Confocal microscopy analysis reveals that only a small proportion of extracellular vesicles are successfully labelled with commonly utilised staining methods

Assessing genuine extracellular vesicle (EV) uptake is crucial for understanding the functional roles of EVs. This study measured the bona fide labelling of EVs utilising two commonly used fluorescent dyes, PKH26 and C5-maleimide-Alexa633. MCF7 EVs tagged with mEmerald-CD81 were isolated from conditioned media by size exclusion chromatography (SEC) and characterised using Nanoparticle Tracking Analysis (NTA), Transmission Electron Microscopy (TEM), MACsPlex immunocapture assay and immunoblots. These fluorescently tagged EVs were subsequently stained with C5-maleimide-Alexa633 or PKH26, according to published protocols. Colocalisation of dual-labelled EVs was assessed by confocal microscopy and quantified using the Rank-Weighted Colocalisation (RWC) algorithm. We observed strikingly poor colocalisation between mEmerald-CD81-tagged EVs and C5-Maleimide-Alexa633 (5.4%+/- 1.8) or PKH26 (4.6%+/- 1.6), that remained low even when serum was removed from preparations. Our data confirms previous work showing that some dyes form contaminating aggregates. Furthermore, uptake studies showed that maleimide and mEmerald-CD81-tagged EVs can be often located into non-overlapping subcellular locations. By using common methods to isolate and stain EVs we observed that most EVs remained unstained and most dye signal does not appear to be EV associated.

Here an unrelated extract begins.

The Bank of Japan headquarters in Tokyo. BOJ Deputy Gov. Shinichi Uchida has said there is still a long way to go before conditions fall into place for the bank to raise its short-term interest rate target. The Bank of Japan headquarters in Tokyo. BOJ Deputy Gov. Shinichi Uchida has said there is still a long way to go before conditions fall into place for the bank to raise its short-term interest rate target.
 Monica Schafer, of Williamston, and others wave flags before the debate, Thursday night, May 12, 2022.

Our work shows that there is an urgent need for optimisation and standardisation in how EV researchers use these tools to assess genuine EV signals.

Automated summary

Assessing the genuine uptake of extracellular vesicles (EVs) is crucial for understanding their functional roles. This study used two commonly used fluorescent dyes, PKH26 and C5-maleimide-Alexa633, to measure the bona fide labeling of EVs. The results showed poor colocalization between the labeled EVs and the dyes, indicating that the dye signal is not associated with EVs. These findings highlight the need for optimization and standardization in how researchers assess genuine EV signals using these tools.